Goal of the exercise - Go through the records below and copy out every line that contains the string "right". The match is case-sensitive.

***** Extracted material

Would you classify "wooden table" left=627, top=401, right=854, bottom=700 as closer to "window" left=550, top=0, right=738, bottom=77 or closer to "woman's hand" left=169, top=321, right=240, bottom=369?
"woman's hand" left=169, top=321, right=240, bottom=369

**********
***** Extracted material

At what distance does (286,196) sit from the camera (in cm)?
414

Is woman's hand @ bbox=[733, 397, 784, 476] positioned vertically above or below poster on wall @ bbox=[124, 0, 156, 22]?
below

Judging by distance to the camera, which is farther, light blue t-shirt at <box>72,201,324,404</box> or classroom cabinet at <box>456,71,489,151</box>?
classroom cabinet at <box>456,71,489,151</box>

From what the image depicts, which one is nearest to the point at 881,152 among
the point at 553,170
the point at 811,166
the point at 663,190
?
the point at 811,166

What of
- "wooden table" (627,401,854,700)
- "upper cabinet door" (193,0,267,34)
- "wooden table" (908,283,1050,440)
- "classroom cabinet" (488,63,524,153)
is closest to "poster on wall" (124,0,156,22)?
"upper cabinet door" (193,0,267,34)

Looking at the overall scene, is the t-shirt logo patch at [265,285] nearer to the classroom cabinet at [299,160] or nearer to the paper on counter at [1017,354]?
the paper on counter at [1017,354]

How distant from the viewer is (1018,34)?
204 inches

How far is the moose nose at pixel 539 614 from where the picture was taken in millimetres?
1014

**********

Result -
Would you classify "wooden table" left=627, top=401, right=854, bottom=700 as closer to "window" left=550, top=0, right=738, bottom=77 or closer to "woman's hand" left=169, top=321, right=240, bottom=369?
"woman's hand" left=169, top=321, right=240, bottom=369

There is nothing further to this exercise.